* [Requirement]
In the records below, swap "detector" for "labeler" and reproduce only the lines from the one containing "this 500×375 image." through the one containing "damaged roof edge [7, 92, 143, 117]", changing nothing else.
-- START OF Data rows --
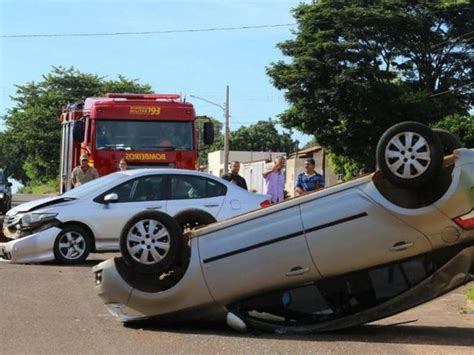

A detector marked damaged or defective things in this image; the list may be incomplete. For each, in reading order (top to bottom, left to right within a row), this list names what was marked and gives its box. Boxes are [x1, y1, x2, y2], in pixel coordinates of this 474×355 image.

white overturned car [0, 170, 268, 264]
overturned car [93, 122, 474, 334]
white overturned car [93, 122, 474, 334]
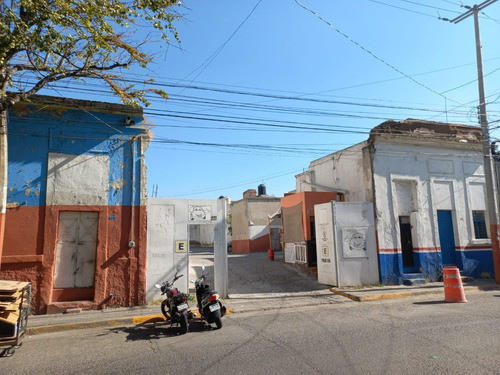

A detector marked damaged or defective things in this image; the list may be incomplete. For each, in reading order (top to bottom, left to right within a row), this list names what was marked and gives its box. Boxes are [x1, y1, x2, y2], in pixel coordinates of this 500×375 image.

damaged roof edge [7, 92, 143, 117]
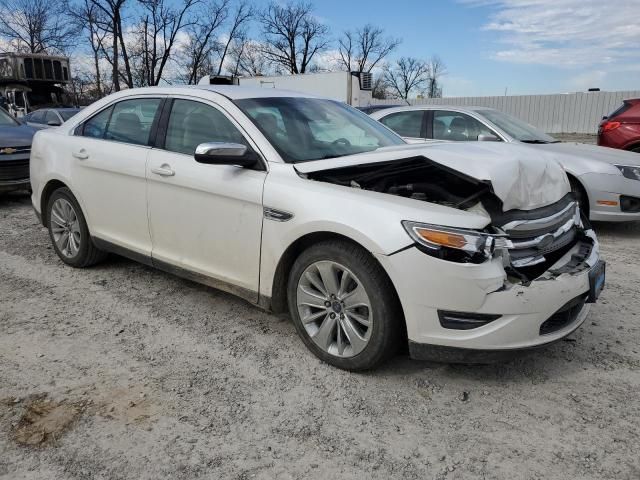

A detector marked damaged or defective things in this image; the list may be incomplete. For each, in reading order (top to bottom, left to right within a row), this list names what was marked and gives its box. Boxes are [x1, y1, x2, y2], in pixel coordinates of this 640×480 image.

crumpled hood [296, 141, 568, 212]
crumpled hood [536, 141, 640, 167]
broken headlight [616, 164, 640, 181]
broken headlight [402, 220, 498, 262]
damaged bumper [376, 228, 600, 356]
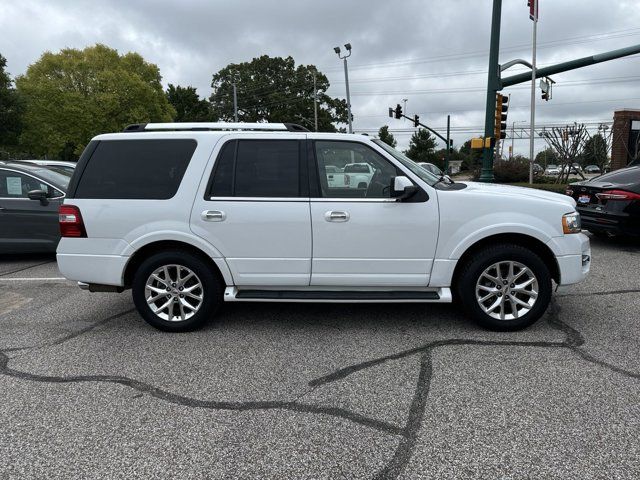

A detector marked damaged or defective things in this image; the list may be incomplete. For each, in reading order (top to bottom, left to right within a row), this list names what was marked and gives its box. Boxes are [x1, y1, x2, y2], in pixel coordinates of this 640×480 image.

crack in asphalt [0, 290, 636, 478]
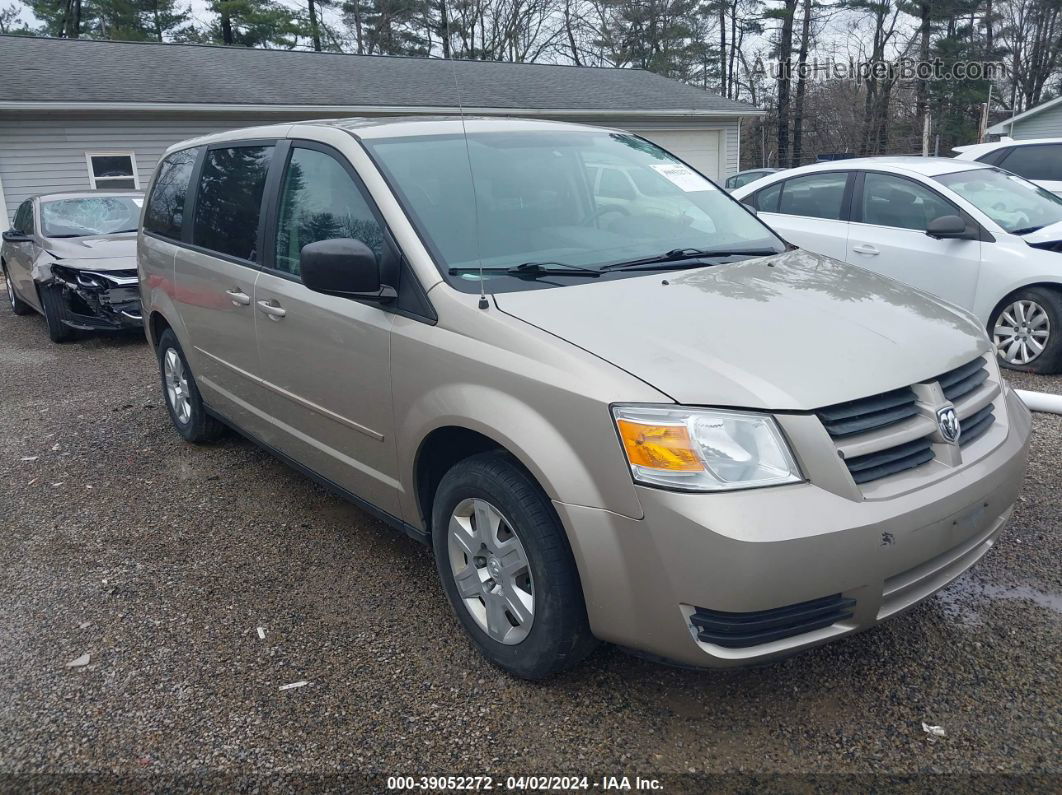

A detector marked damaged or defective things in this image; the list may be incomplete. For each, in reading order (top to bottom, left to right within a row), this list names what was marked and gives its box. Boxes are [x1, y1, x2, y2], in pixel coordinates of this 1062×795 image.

damaged hood [44, 234, 139, 271]
crumpled front end [45, 265, 143, 331]
damaged hood [492, 248, 989, 409]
-- END OF Data rows --
* [Response]
A labeler marked damaged or defective things in this image; the list may be incomplete. For each, in reading order (top to bottom, left to right within a row), this list names what was marked and gives its box. Boxes are [x1, y1, x2, y2], in pixel coordinates of this 500×375 image.

damaged roof edge [7, 92, 143, 117]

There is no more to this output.